Rabu, 22 Mei 2013
In:
Islamiyah
SEJARAH KHITAN DALAM ISLAM
Allah itu Mahaindah, dan
sangat menyukai keindahan. Demikian hadis Nabi Muhammad SAW yang diriwayatkan
oleh Imam Muslim.
Dalam berbagai
riwayat disebutkan bahwa kebersihan adalah sebagian dari iman.
Ungkapan-ungkapan di atas menunjukkan betapa besarnya perhatian Islam terhadap
keindahan dan kebersihan.
Sebab, bersih itu berarti sehat, dan rapi itu
berarti indah. Islam sangat membenci segala keburukan dan kekumuhan.
Karena itu, dalam banyak hal, Islam mengajarkan
kepada pemeluknya untuk senantiasa membersihkan diri, baik dengan mandi,
berwudhu, maupun bertayamum. Tujuannya agar bersih secara fisik. Sedangkan
supaya bersih psikis (kejiwaan), umat Islam diperintahkan untuk senantiasa
mendekatkan diri kepada Allah.
Salah satu ajaran Islam yang disyariatkan kepada
pemeluknya adalah berkhitan, atau memotong sebagian kulit yang menutupi alat
kemaluan laki-laki atau perempuan.
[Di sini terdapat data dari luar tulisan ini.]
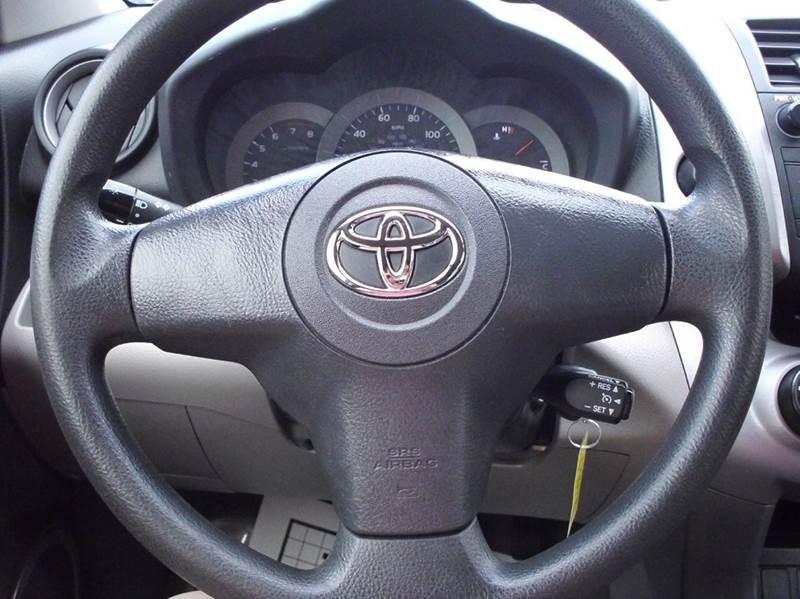 2007 Toyota RAV4 4dr SUV I4 - Aurora IL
Secara bahasa, kata ‘khitan’ berasal dari
bahasa Arab, yakni khatana yang berarti memotong atau mengerat.
Sedangkan menurut istilah, sebagaimana disebutkan
dalam Ensiklopedi Islam terbitan Ichtiar Baru Van Hoeve, khitan adalah memotong
kulit yang menutupi ujung zakar atau kemaluan laki-laki dan membuang bagian
dari kelentit atau gumpalan jaringan kecil yang terdapat pada ujung lubang
vulva di bagian atas kemaluan perempuan.
Khitan dikenal di berbagai belahan dunia, seperti
di benua Amerika, Australia, dan Afrika. Di Indonesia, istilah khitan ini juga
dikenal dengan istilah sunat. Kebiasaan sunat (khitan) ini telah dilakukan
sejak zaman prasejarah. Ini berdasarkan hasil pengamatan dari gambar-gambar di
gua yang berasal dari Zaman Batu dan makam Mesir purba.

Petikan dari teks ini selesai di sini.